══ Page

Two weeks before the agreed date and nothing decided, panic began to descend. This was Manhattan and the season was summer. Two things were obvious. I needed a venue that was outdoors since the guests, I knew, would predominantly be smokers, and at least a little bit glamourous. I would worry about all the other details - buffets, booze and beauties - later on.

Al fresco in Manhattan usually means one thing, a roof top with perilous parapets and rolled asphalt that turns sticky underfoot under Manhattan's monsoon sun. What I wanted was a garden, but there just aren't that many empty lawns on this overstuffed island, let alone ones available for rent. The British Ambassador has a splendid garden on the East River as does Mayor Bloomberg. Somehow I didn't expect them to help.

Fortunately there are folk in this town who make their living organising such theatre. My first call was to Zoe, who has long worked for Nadine Johnson, the undisputed queen of all things PR in Manhattan. Nadine knows more about throwing a good party than Tom Cruise knows about acting (or religion or women's hormones). Zoe puts me in contact with Stephanie at a competing PR firm, who in turn passes me on to Bridget at yet another, called Syndicate. And Bridget - bless her - comes up with the goods.

Feeling quite puffed up, I informed the two birthday boys that they could at last issue their invitations. Their party was to be at the cutting edge of this summer's hot new trend in New York entertaining - it would happen in what they are calling, slightly preposterously, an "outdoor lounge". Ours for the night was the newly opened Yard at the swanky Soho Grand Hotel. There would be a bar on wheels, music piped through speakers, ship's deck furniture, blankets on the ground, and, best of all, the guests could come barefoot. Yes, we would be celebrating on real grass.

════
══ Material shown

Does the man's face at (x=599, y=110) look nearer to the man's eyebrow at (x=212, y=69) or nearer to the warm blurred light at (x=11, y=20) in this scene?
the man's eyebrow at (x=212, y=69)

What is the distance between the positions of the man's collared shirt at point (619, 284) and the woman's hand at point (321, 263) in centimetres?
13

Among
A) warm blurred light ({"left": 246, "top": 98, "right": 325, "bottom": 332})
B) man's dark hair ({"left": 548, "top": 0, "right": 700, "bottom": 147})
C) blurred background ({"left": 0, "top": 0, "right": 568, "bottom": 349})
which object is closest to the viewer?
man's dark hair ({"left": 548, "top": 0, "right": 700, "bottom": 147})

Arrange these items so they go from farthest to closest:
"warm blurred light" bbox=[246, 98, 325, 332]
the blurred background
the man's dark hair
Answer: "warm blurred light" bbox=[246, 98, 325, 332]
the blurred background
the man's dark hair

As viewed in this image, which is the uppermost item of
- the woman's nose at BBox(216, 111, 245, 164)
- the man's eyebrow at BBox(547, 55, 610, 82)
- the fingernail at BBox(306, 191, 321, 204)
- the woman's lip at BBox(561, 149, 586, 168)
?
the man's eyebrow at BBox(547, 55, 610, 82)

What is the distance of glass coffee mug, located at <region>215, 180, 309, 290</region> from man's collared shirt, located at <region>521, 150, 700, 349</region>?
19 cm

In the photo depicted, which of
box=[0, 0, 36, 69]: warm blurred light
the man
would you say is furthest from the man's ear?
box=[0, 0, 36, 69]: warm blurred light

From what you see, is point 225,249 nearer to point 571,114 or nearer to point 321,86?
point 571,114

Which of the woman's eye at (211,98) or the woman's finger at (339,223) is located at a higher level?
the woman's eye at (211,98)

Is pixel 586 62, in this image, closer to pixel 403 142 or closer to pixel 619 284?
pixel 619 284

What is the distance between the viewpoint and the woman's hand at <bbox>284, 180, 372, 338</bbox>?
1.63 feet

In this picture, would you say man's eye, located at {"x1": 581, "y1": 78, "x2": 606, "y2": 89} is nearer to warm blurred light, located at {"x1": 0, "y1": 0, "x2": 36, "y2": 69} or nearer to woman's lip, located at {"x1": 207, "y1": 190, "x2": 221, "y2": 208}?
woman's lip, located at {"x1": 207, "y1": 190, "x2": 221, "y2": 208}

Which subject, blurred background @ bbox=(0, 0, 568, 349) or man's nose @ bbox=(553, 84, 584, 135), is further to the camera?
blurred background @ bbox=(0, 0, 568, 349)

════

--- Directions for this task ---
Repeat the passage from the Manhattan party-planning piece that opens with the words containing "Two weeks before" and closes with "them to help.". The items have no connection to the text.

--- Written answer ---
Two weeks before the agreed date and nothing decided, panic began to descend. This was Manhattan and the season was summer. Two things were obvious. I needed a venue that was outdoors since the guests, I knew, would predominantly be smokers, and at least a little bit glamourous. I would worry about all the other details - buffets, booze and beauties - later on.

Al fresco in Manhattan usually means one thing, a roof top with perilous parapets and rolled asphalt that turns sticky underfoot under Manhattan's monsoon sun. What I wanted was a garden, but there just aren't that many empty lawns on this overstuffed island, let alone ones available for rent. The British Ambassador has a splendid garden on the East River as does Mayor Bloomberg. Somehow I didn't expect them to help.